Biz de dinden uzak din sosuyla diğer Müslüman ülkelere benzemeye hızla gider görünüyoruz. Düşünmeden hareket ediyoruz. Gazze için miting yapmak öyledir. Devlet miting yapmaz. Yapacağı, yapabileceği neyse onu yapar. İncelikle ve ustalıkla yapar. Bağırmakla bir şey halledilmez. Diplomasi ve devlet dili sizi bağlar, baştaysanız bağlamalıdır. İçerde birbirinize söyleyeceğiniz sözleri âleme ilan edemezsiniz. Onları iyice tedirgin edersiniz ve bir haklılık payı da buradan çıkarmalarına yol açarsınız. Gücünüzü zayıflatmışsınız. İçeriniz karışık. Hazineniz tamtakır. Ondan bundan para dilenirken bağırmanız sizi vuracak bir bumerangtır. Ayrıca, kendi devletinin yüzüncü yılına soğuk bakan idareye kimse saygı duymaz.
Şayet maksat ters bir inkılap ise –ki öyle görünüyor- bunu başarmak için şartların uygunluğu ve hiç olmazsa çeyrek Gâzî çapında bir lider profili ve ona uyacak bir kadro gerek. Bugünün dünyasında öyle biri yok. Bizde de yok.
Bu Cumhuriyet, her şeye rağmen sağlam kalmış bir yaşama kültürünün eşlik ettiği büyük bir mücadeleden sonra kuruldu. Bu yapıyı bozmak mümkün fakat bu şartlarda yıkmanın imkânı yoktur. Sahte din kurgusu ülkeyi sarsa da yoktur. Zaten yıkıcıların yapıcı gücü görülmemiştir. Burada hiç görünmüyor. Bu tozlar bir silkinişte gider. İşaretler şimdi de var. Onu görmek lazım.
Bu memleket sürprizlidir
100.yılında Cumhuriyet’i anlamak önemliydi. Neleri yaptığımızı ve neleri yapamadığımızı bilmek önemliydi. Böyle bir anlama gayreti görülmedi. Daha açığı, iktidardakiler bir şey yapmamayı seçtiler. Cumhuriyet’in yüzüncü yılında bir hatıra abidesi bile dikilmedi. Dünyanın şaşacağı iş budur. Çünkü böyle yıldönümlerinde normal memleketlerde kutlamalara bile yıllarca hazırlanılır. Bunlar bizde konuşulamadı da. Ya yuh ya alkış kumpanyaları düşünceyi boğdu. Fakat başka bir şey oldu.

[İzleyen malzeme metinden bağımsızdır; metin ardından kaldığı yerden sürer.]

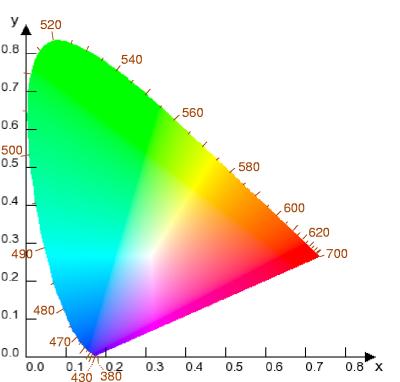 Filecie Chromaticity Diagram Wavelengthg Wikimedia Commons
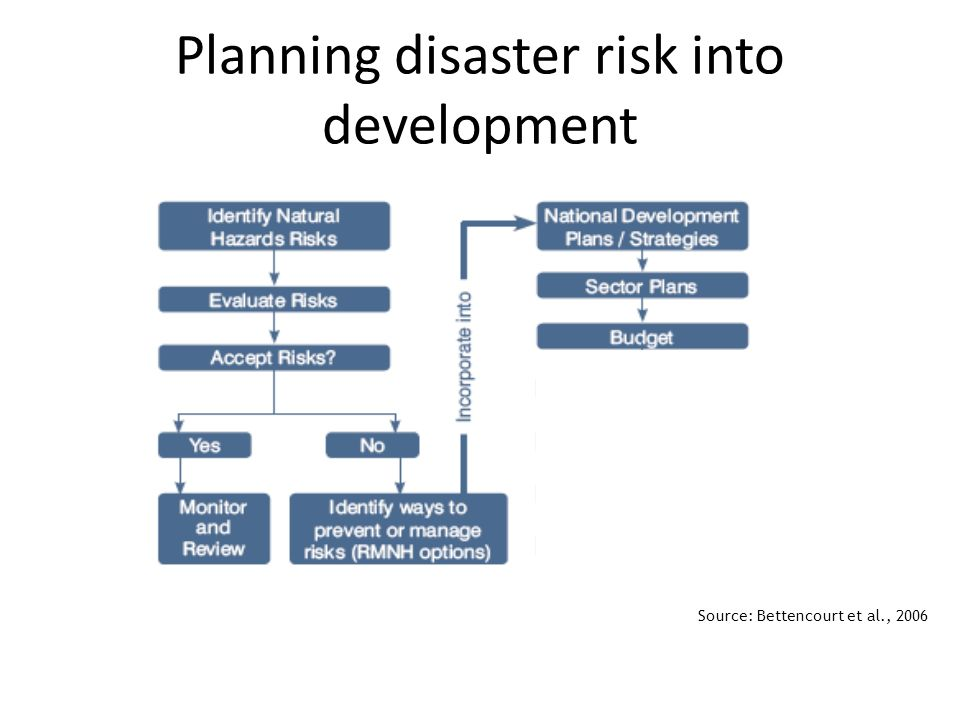 Planning and mainstreaming disaster risks into developmental planning Source: Bettencourt et al., 2006 Planning disaster risk into development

İnsanımız olanlara karşı seyirci görünür, bazıları bunu kabul ettiği şeklinde anlar. Yanılırsınız. Sonunda diyeceği, yapacağı herkesi şaşırtır. Şimdi de bunun bir örneği yaşanıyor: İktidar cenahının karartması ve muhalefetin yokluğu halkın büyük bir kesiminde “iş başa düştü” duygusunu uyandırdı. Cumhuriyet’e ve Atatürk’e bağlılık katsayısı yükseldi. Bayraklar asıldı, şaşılacak güzellikte gösteriler, kısa filmler, fotoğraflar, resimler, tablolar hazırladılar. Maçlarda pek güzel koreografiler sundular. Onlarca marş bestelendi. Şahıslar, gruplar nasıl kutlamalar yapacaklarını düşünmeye ve uygulamaya başladılar. Bir heyecan rüzgârı estirmeyi başardılar. Millî gurur ayağa kalktı. Karartanlar böyle de kaybetti.
Büyük bayramımız kutlu olsun! Türkün büyük Başbuğu aziz Atatürk’e, yakın çalışma arkadaşlarına yüzyılımıza hizmeti geçenlere sonsuz şükran ve minnet!